■ THE EXERCISE ■
Rewrite the entries beginning at the line that has "What distance from" and ending after the line that has "How far is [1028,786]", replacing "shooting position" with "camera location" and keeping everything else the same.

■ ENTRIES ■
________

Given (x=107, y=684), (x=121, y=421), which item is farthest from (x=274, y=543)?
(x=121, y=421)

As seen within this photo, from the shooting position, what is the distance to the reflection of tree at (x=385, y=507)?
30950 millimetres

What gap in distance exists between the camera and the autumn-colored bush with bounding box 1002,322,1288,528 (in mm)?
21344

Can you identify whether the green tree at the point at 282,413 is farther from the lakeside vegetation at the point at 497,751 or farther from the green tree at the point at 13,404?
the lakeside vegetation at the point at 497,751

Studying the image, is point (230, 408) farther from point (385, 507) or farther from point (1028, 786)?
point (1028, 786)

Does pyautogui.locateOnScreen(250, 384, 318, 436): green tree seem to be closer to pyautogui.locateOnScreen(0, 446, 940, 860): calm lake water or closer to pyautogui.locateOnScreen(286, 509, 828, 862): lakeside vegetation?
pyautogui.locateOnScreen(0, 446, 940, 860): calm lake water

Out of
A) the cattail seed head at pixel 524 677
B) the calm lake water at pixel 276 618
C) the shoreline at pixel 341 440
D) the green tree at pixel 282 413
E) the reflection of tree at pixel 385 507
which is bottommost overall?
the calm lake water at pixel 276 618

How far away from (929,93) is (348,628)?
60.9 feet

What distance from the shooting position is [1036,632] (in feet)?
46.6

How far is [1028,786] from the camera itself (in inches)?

________

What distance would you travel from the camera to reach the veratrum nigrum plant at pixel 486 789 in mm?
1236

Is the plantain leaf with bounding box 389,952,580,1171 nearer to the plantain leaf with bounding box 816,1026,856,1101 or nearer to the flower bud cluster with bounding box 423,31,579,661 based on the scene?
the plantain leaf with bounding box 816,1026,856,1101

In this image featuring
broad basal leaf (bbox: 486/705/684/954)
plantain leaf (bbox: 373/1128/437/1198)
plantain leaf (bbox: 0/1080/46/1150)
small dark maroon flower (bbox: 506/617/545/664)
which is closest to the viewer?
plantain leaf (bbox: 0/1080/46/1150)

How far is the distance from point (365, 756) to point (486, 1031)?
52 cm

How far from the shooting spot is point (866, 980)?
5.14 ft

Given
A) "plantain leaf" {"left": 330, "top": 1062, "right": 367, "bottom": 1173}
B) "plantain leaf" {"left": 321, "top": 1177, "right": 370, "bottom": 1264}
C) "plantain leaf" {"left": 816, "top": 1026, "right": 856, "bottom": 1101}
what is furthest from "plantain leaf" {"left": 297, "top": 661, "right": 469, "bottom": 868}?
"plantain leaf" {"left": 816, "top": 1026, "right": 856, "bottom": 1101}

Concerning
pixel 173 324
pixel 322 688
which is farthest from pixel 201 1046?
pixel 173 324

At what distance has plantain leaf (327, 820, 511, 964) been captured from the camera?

________

■ CORRECT OUTPUT ■
What distance from the camera location is [1036,632] (in feet)?
46.6

How far is [1028,786] from the camera itself (in inches)?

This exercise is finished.